A ofensiva pela regulação das redes sociais é tão legítima quanto a sua oposição.
O dia 9 de maio de 2023 ficou marcado como o dia em que o Telegram disparou para todos os seus usuários uma mensagem se posicionando contrariamente ao PL 2630. Até aí, tudo bem. Escrevi em alguns fóruns que, tão legítimo quanto governo e seus representantes na Câmara do Deputados se movimentarem pela aprovação da lei, é o posicionamento da empresa em sentido contrário. Aliás, da empresa e de qualquer cidadão que não se sinta representado pela nova proposta.
No mesmo dia, contei nada menos que 69 reportagens distintas sobre o tema, nos maiores portais de notícias do país. TODAS elas considerando a movimentação do Telegram muito mais absurda, desproporcional e contundente que a do próprio Google na semana anterior. O que também é legítimo, já que essas empresas são as maiores interessadas na aprovação do PL, uma vez no texto consta que elas deverão receber das Big Techs pelos seus links de notícias compartilhados. Se a lei já estivesse em vigor para todo o ano de 2022, estima-se que mais de um bilhão de reais deveriam ter sido repassados das empresas de tecnologia para veículos de mídia. Por essa quantia, não conheço ninguém que seria contra uma lei dessas…

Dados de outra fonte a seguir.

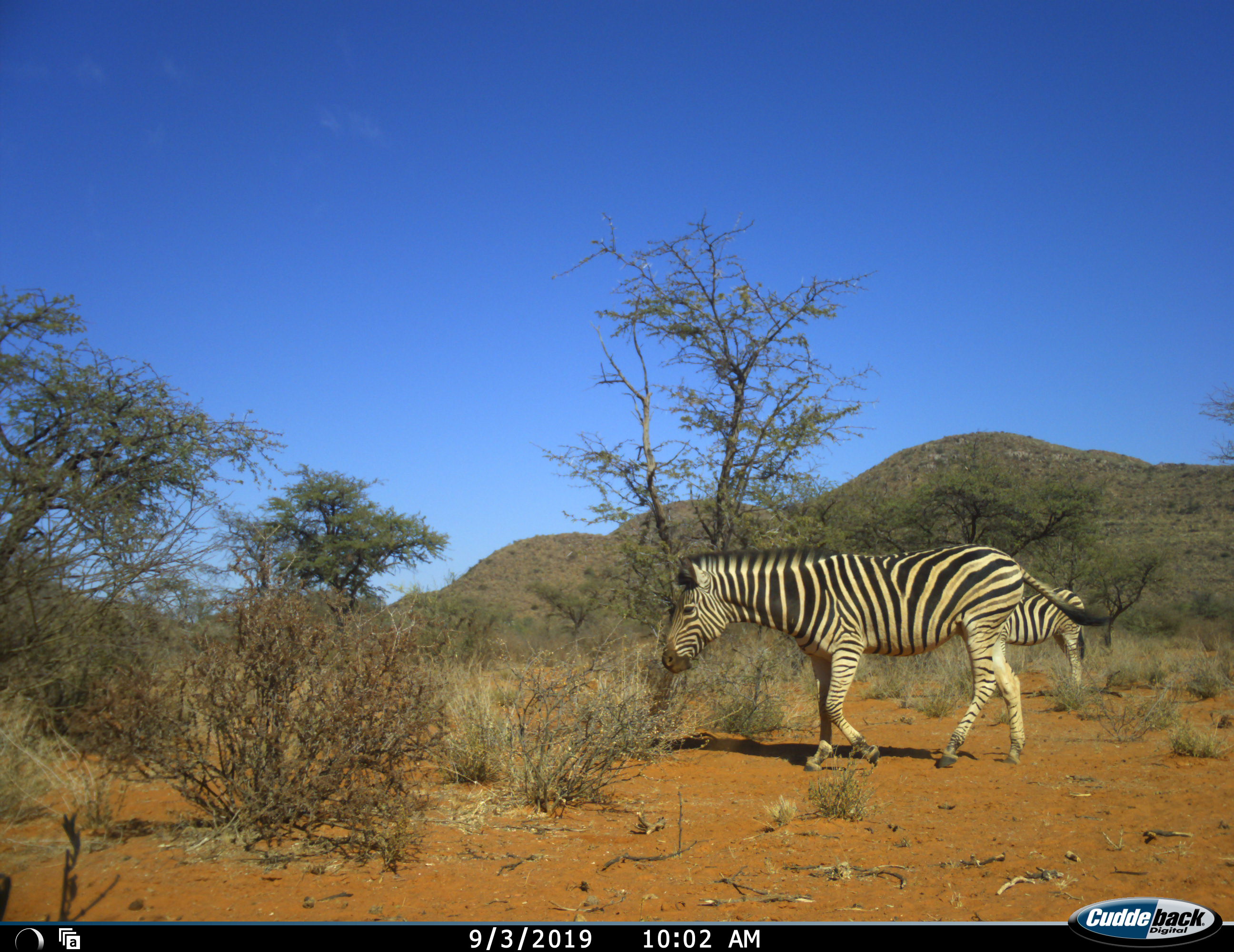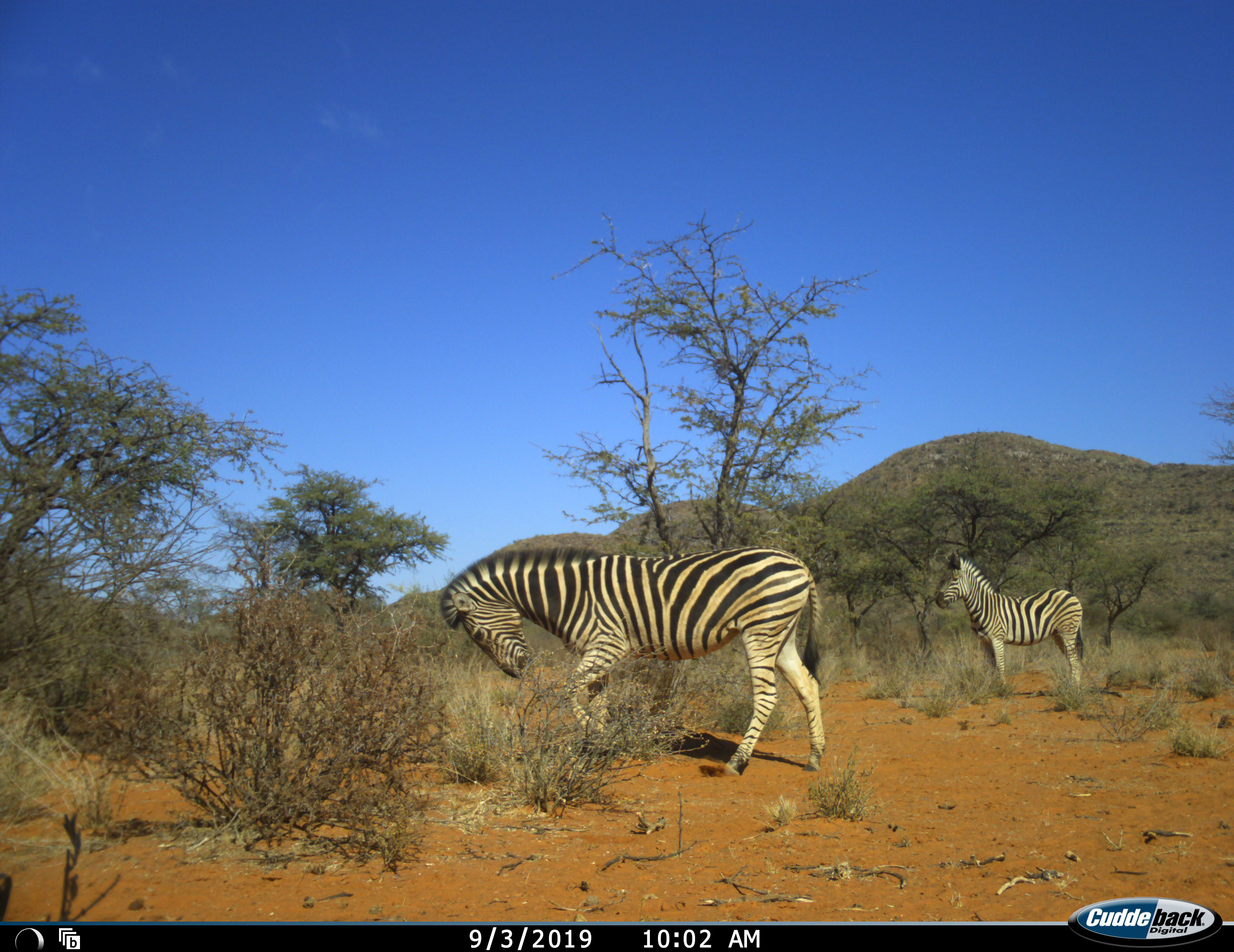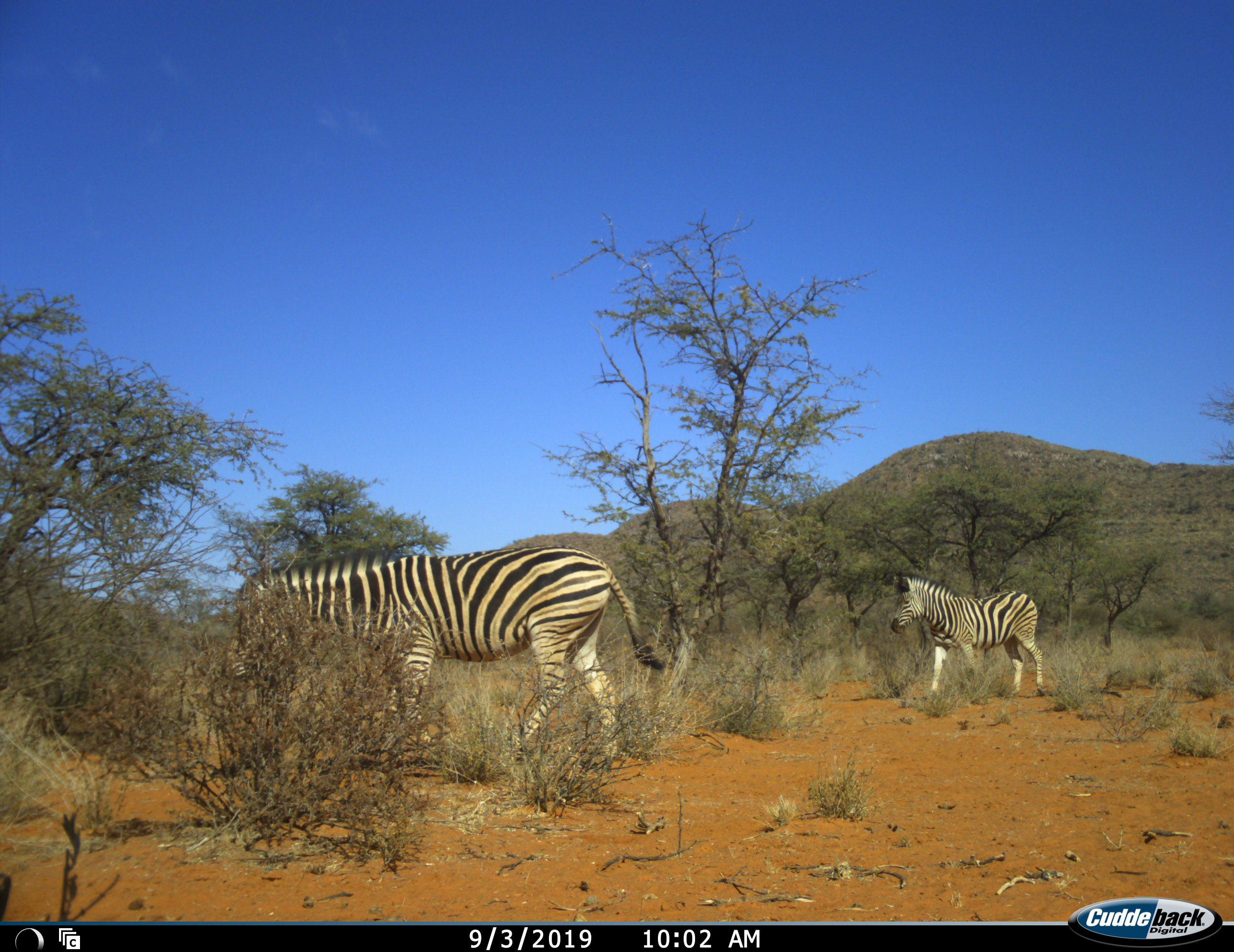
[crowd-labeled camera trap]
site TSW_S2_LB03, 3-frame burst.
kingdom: Animalia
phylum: Chordata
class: Mammalia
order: Perissodactyla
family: Equidae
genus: Equus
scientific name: Equus quagga burchellii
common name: burchell's zebra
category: zebraburchells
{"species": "zebraburchells (burchell's zebra) (Equus quagga burchellii)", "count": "2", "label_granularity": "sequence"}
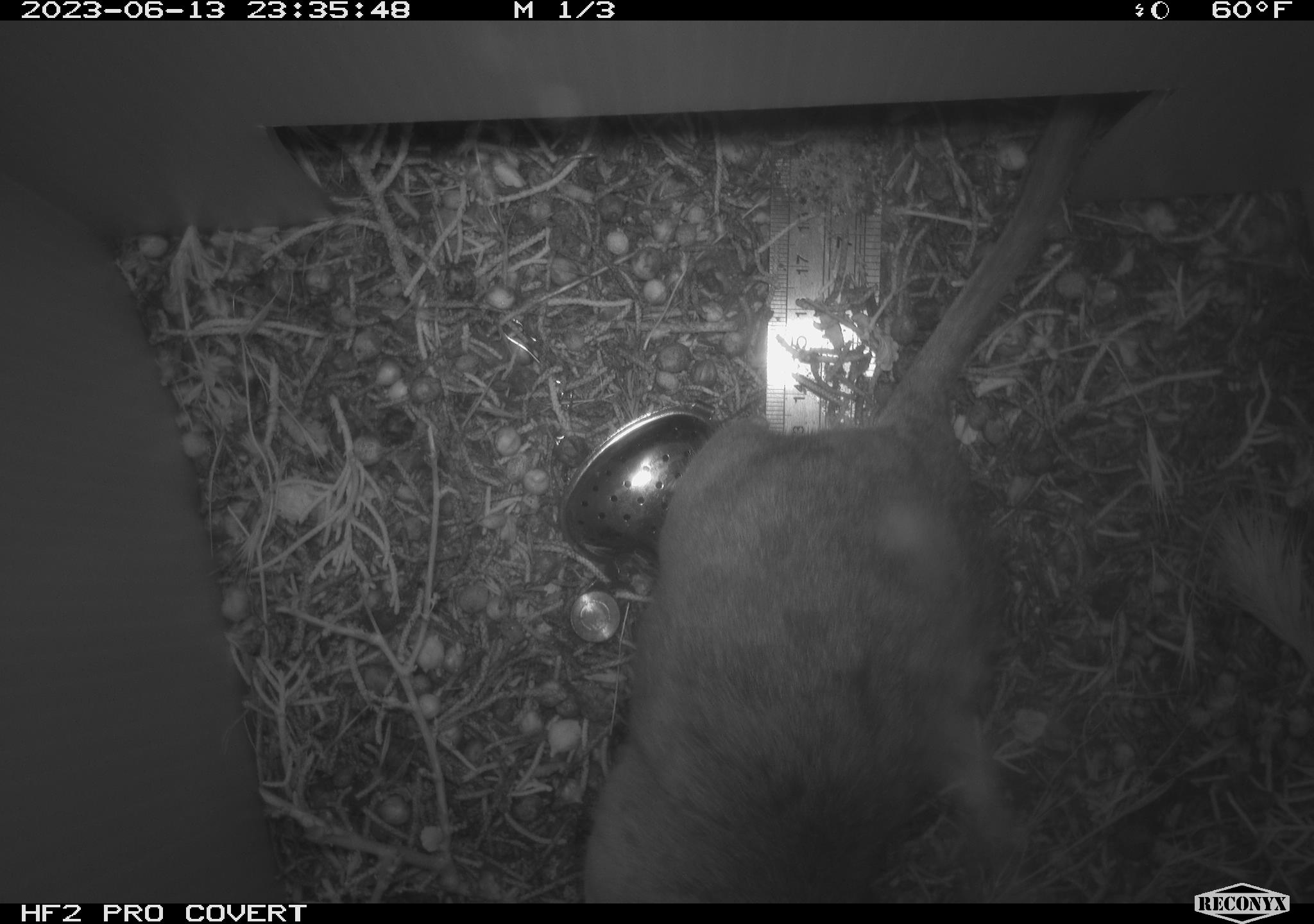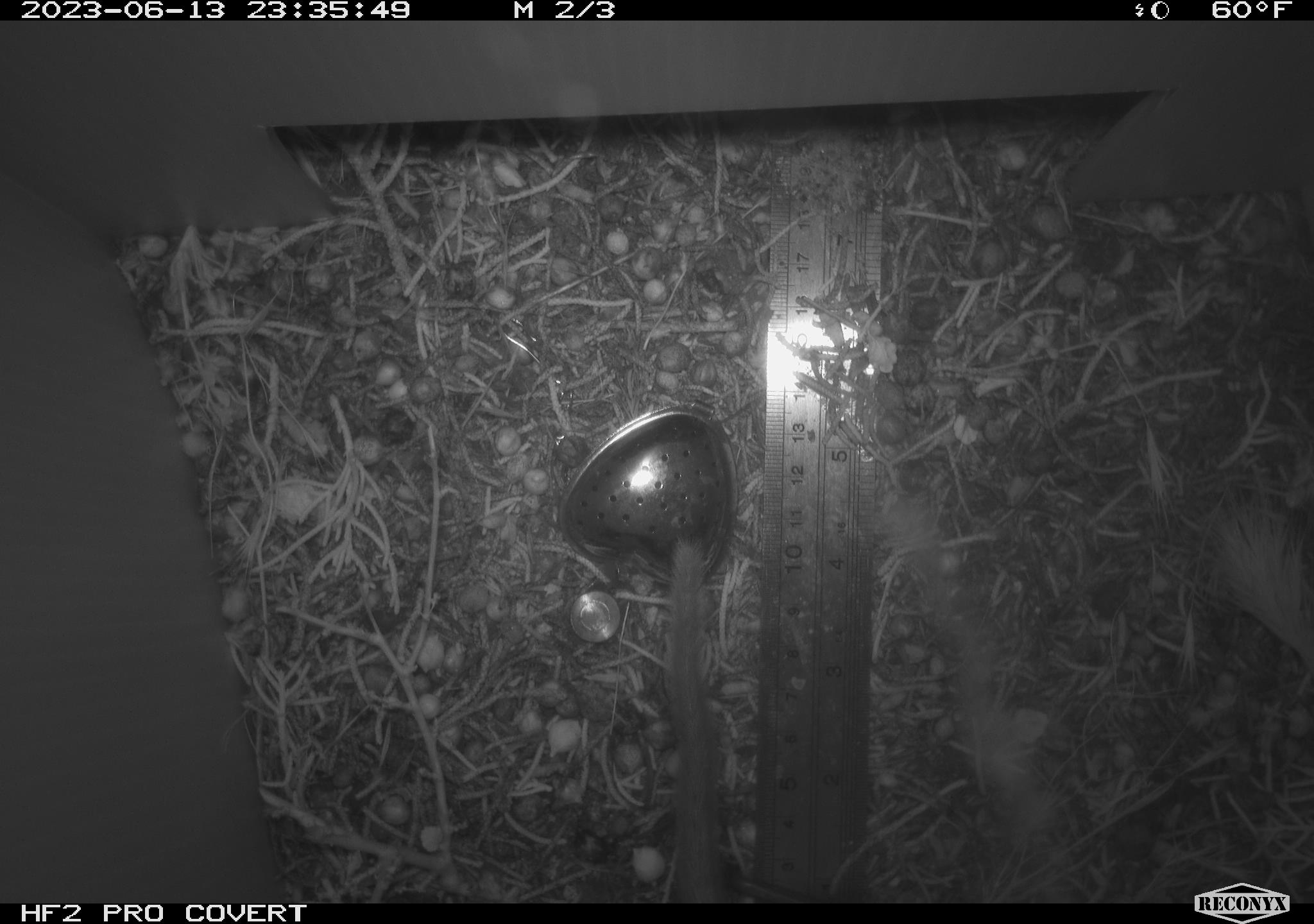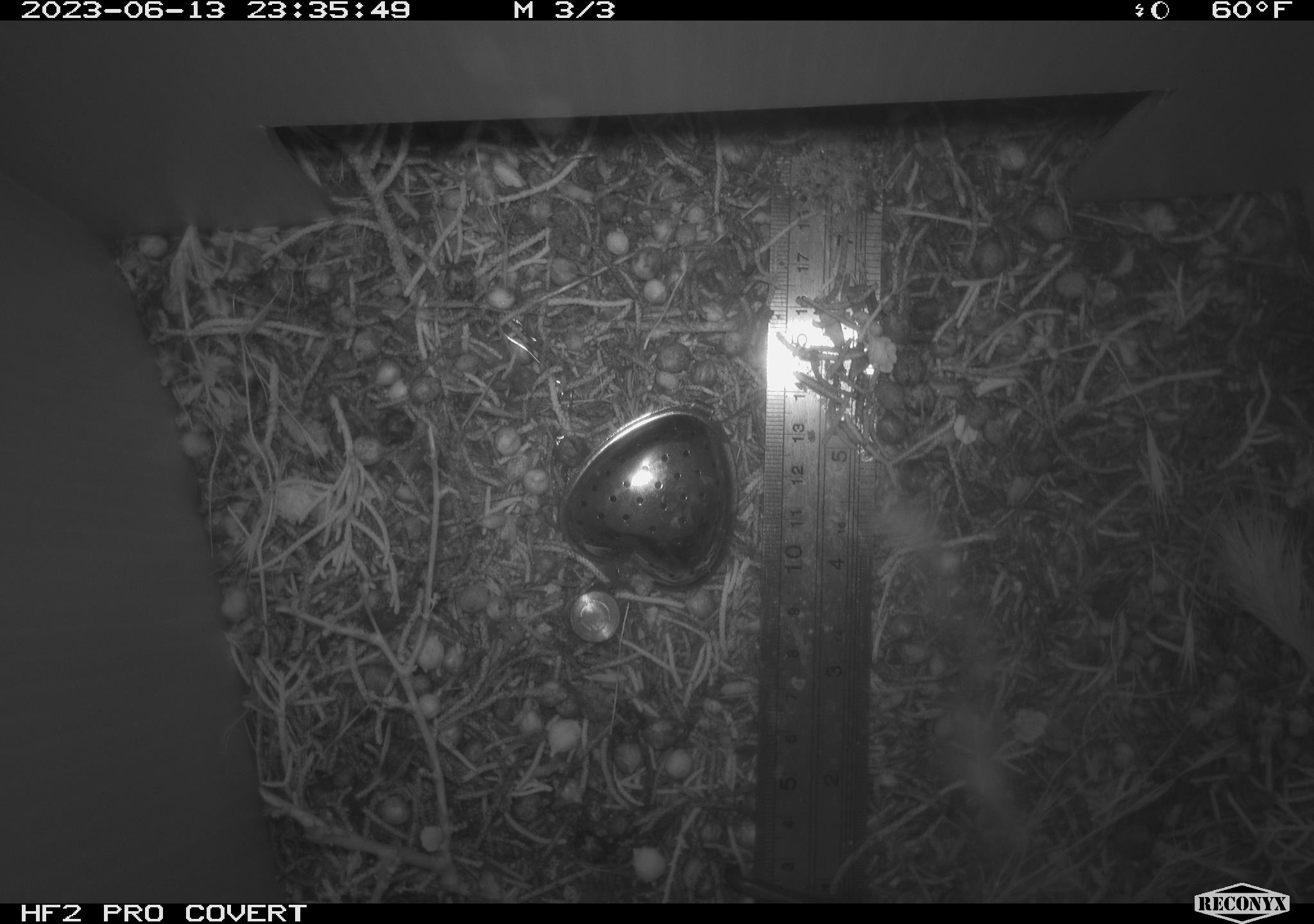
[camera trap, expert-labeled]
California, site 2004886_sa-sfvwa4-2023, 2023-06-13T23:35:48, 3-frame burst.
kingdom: Animalia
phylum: Chordata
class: Mammalia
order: Rodentia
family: Cricetidae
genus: Neotoma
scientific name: Neotoma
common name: pack rat or woodrat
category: neotoma species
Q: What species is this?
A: Neotoma species (pack rat or woodrat) (Neotoma).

O grande problema veio no dia seguinte. Sem ser demandado, o STF, pelas mãos do ministro Alexandre de Moraes determinou que a plataforma “apague” a mensagem enviada (como se isso fosse possível), determinou ainda a suspensão do aplicativo por 72 horas caso não cumpra essa decisão, e o pior, que envie uma mensagem de retratação: “Por determinação do SUPREMO TRIBUNAL FEDERAL, a empresa Telegram comunica: A mensagem anterior do Telegram caracterizou FLAGRANTE e ILÍCITA DESINFORMAÇÃO atentatória ao Congresso Nacional, ao Poder Judiciário, ao Estado de Direito e à Democracia Brasileira, pois, fraudulentamente, distorceu a discussão e os debates sobre a regulação dos provedores de redes sociais e de serviços de mensageria privada (PL 2630), na tentativa de induzir e instigar os usuários a coagir os parlamentares”.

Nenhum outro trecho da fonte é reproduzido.